Since variance is the *average* sum of squares, one calculates the **population variance** by dividing the sum of squares of the population data by the number of observations in the population, N:

**δ**^{2} = ∑ ( X_{i} - μ )^{2} / N

where **δ**^{2} is the population variance and **N** is the number of elements in the population.

One calculates the **sample variance** by dividing the sum of squares of the sample data by n-1:

**s**^{2} = ∑ ( x_{i} - x )^{2} / ( n - 1 )

where **s**^{2} is the sample variance, **x** is the sample mean and **n** is the number of elements in the sample. Using this formula, the sample variance can be considered an unbiased estimate of the true population variance. Therefore, if you need to estimate population variance based on data from a random sample, this is the formula to use.

**Standard deviation.** Standard deviation is the most commonly-used measure of dispersion of data around a mean - reported far more frequently than the variance.

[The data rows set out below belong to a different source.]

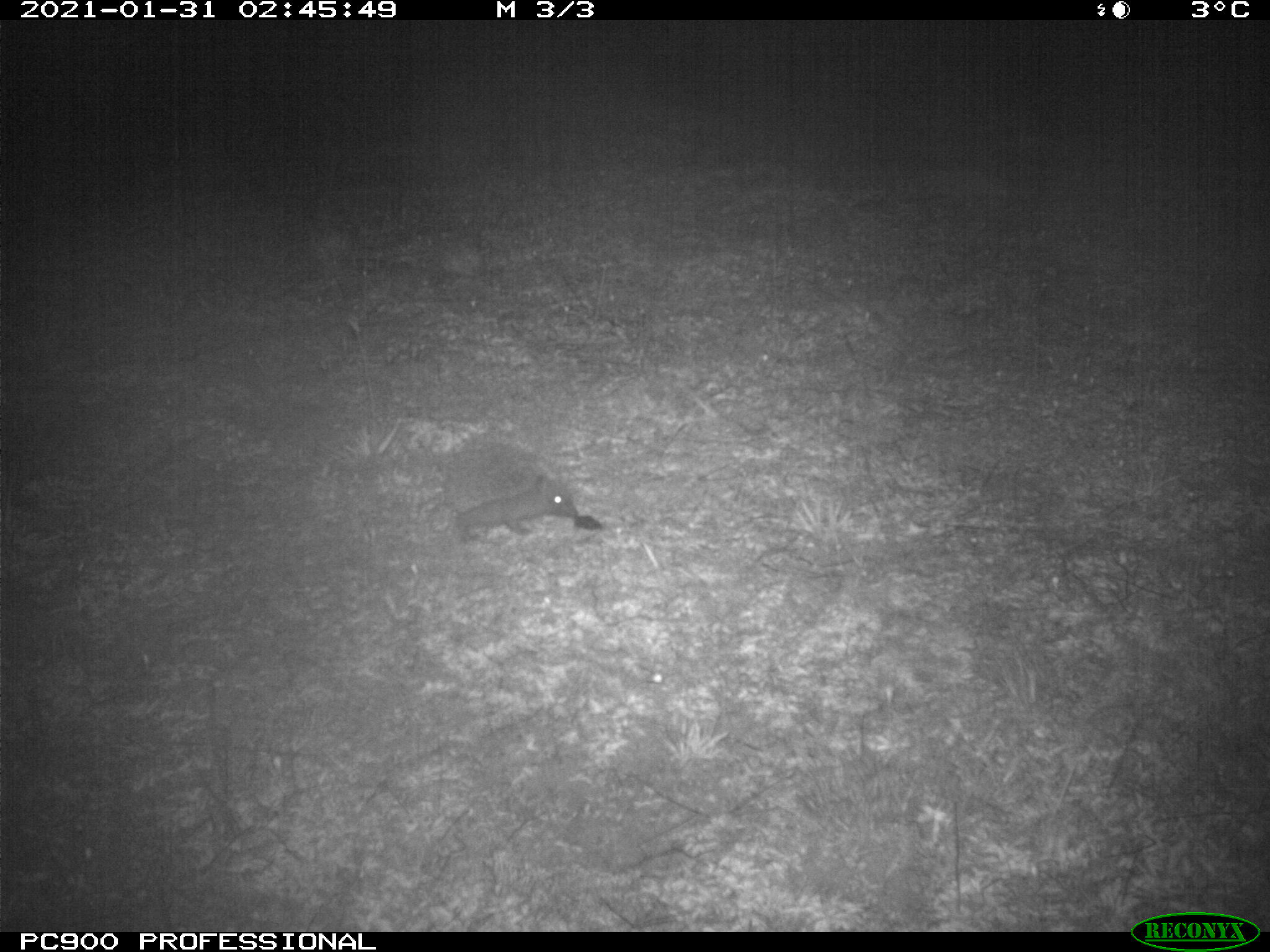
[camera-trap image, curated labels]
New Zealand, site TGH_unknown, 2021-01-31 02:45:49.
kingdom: Animalia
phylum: Chordata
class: Mammalia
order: Eulipotyphla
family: Erinaceidae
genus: Erinaceus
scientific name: Erinaceus europaeus europaeus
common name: european hedgehog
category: hedgehog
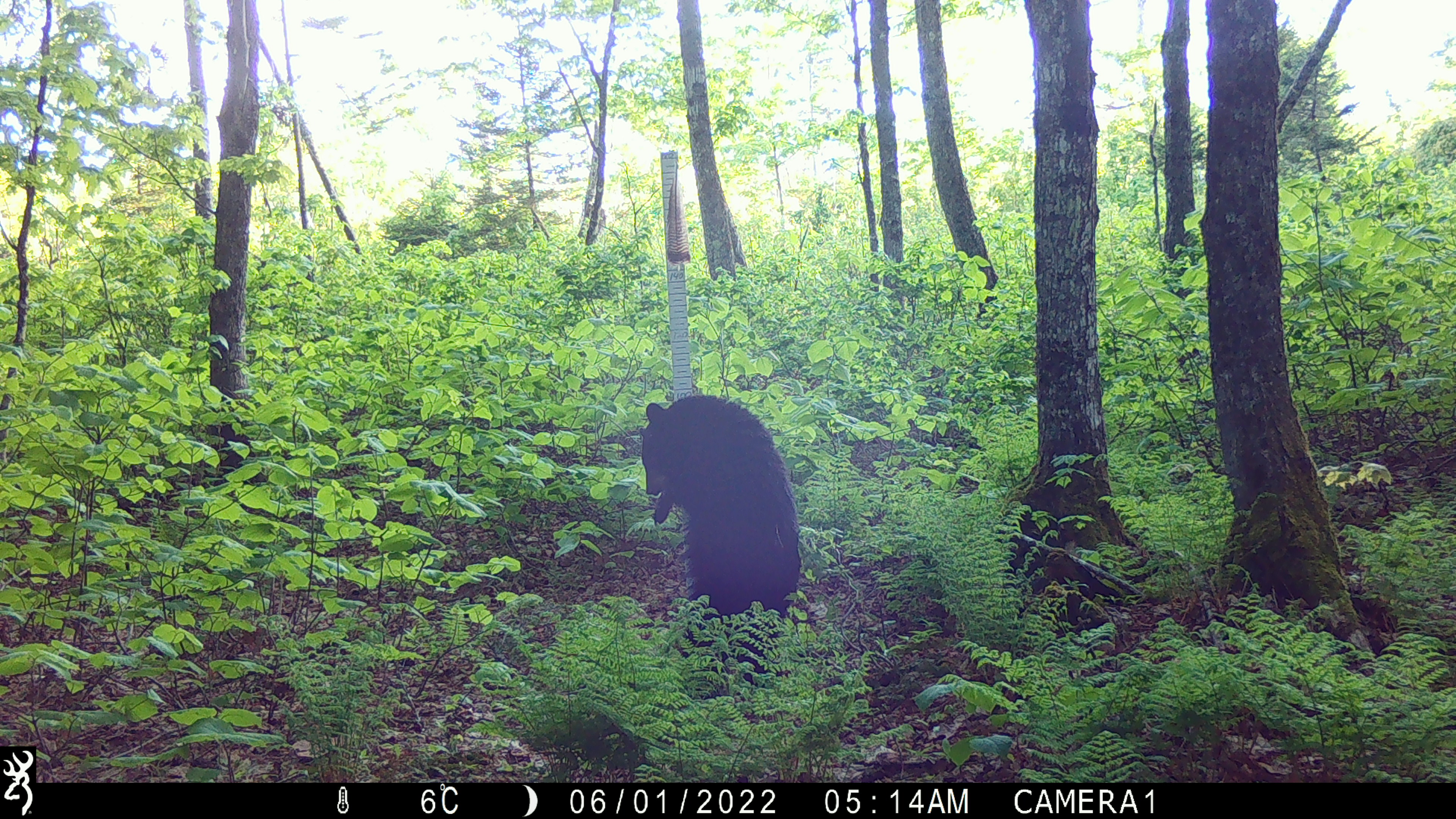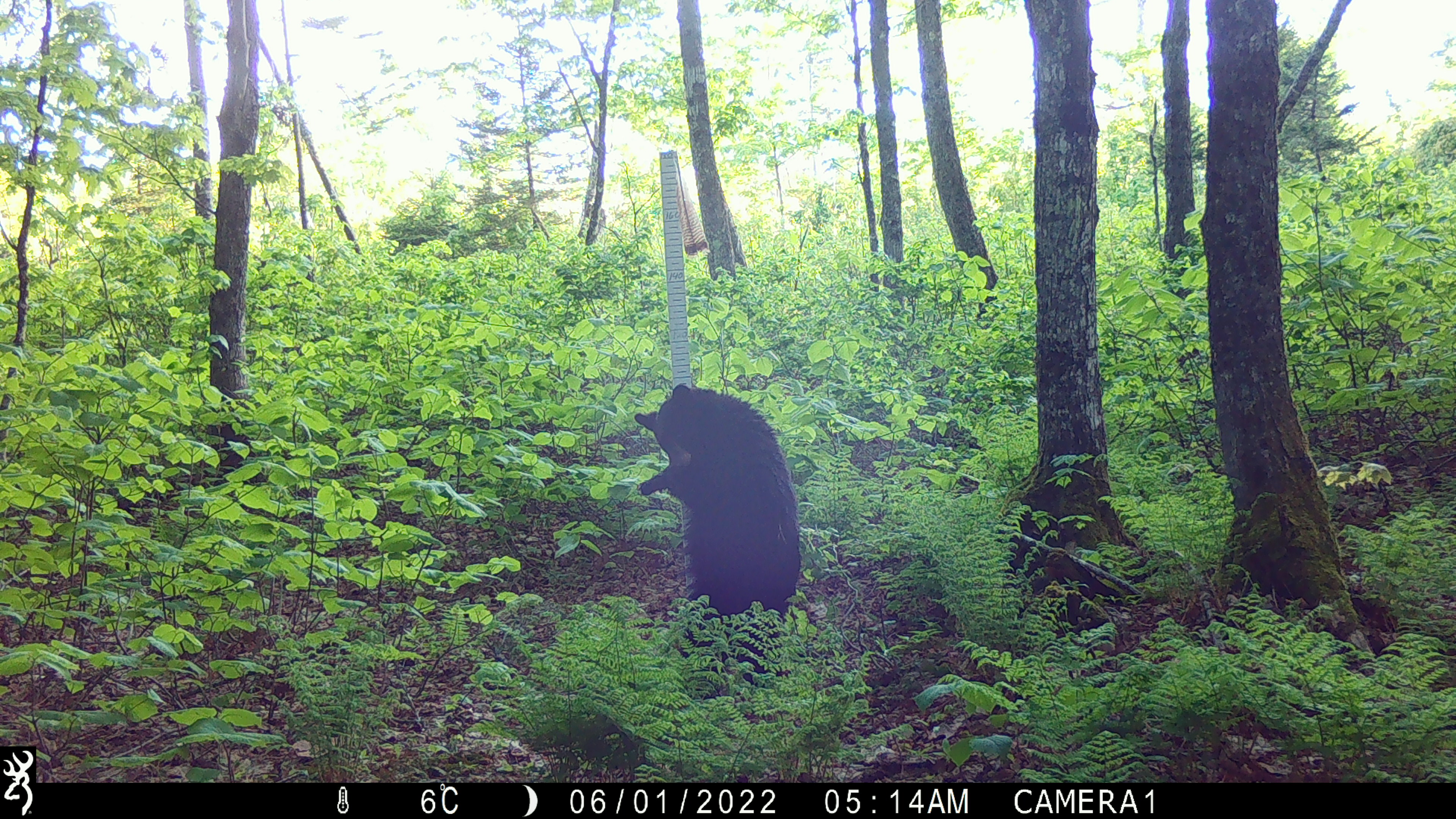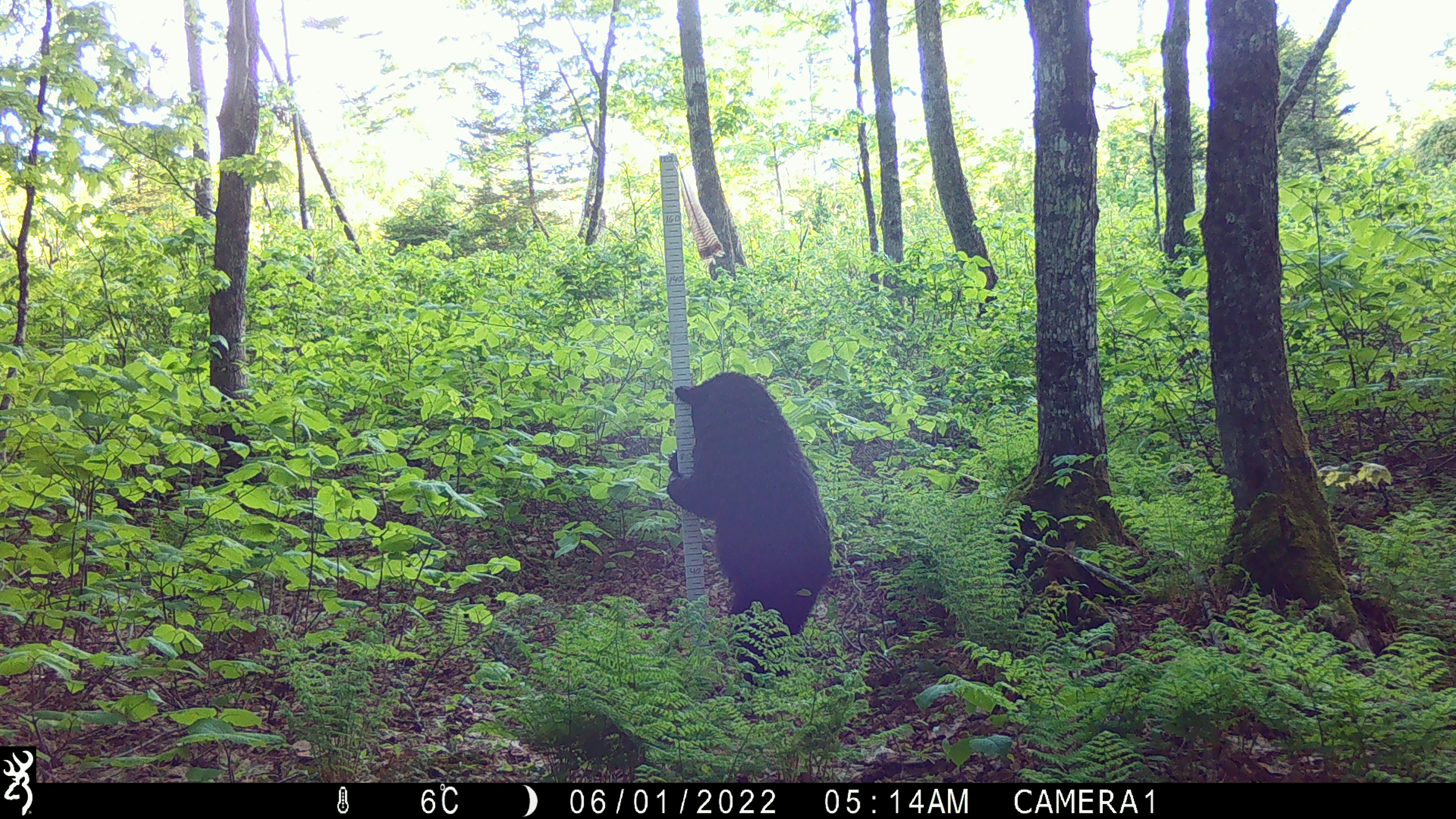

Arithmetically, standard deviation is defined as the square root of the variance. The **population standard deviation** is equal to the square root of the population variance:

**δ = √ [ ∑ ( X**_{i} - μ )^{2} / N ]

where **δ** is the population standard deviation.

The **sample standard deviation** is equal to the square root of the sample variance.

** s = √ [ ∑ ( x**_{i} - x )^{2} / ( n - 1 ) ]

where **s** is the sample standard deviation.

Repeating from above, assuming the data fit the normal distribution, which is usually a safe assumption for biological data, when we know the standard deviation of the data, we can conclude that 68% (or roughly two-thirds) of the data are within one standard deviation of the mean, 95.4 percent are within two standard deviations of the mean, and 99.7 (or almost all) are within 3 standard deviations of the mean.

One should always use the proper descriptive statistics when presenting data. Descriptive statistics can describe a data set simply and concisely. Assuming the data are normally distributed, which is generally a safe assumption with most biological data, the **mean** and **standard deviation** will fully characterizes the distribution of data points collected in a survey or an experiment and should be reported when presenting any data set. Moreover, when taking data from a sample of a population rather than from every member of the population, the **sample mean** and **sample standard deviation** are not only descriptors of the sample data set collected, but are also estimates of the population mean and population standard deviation of the variable being measured.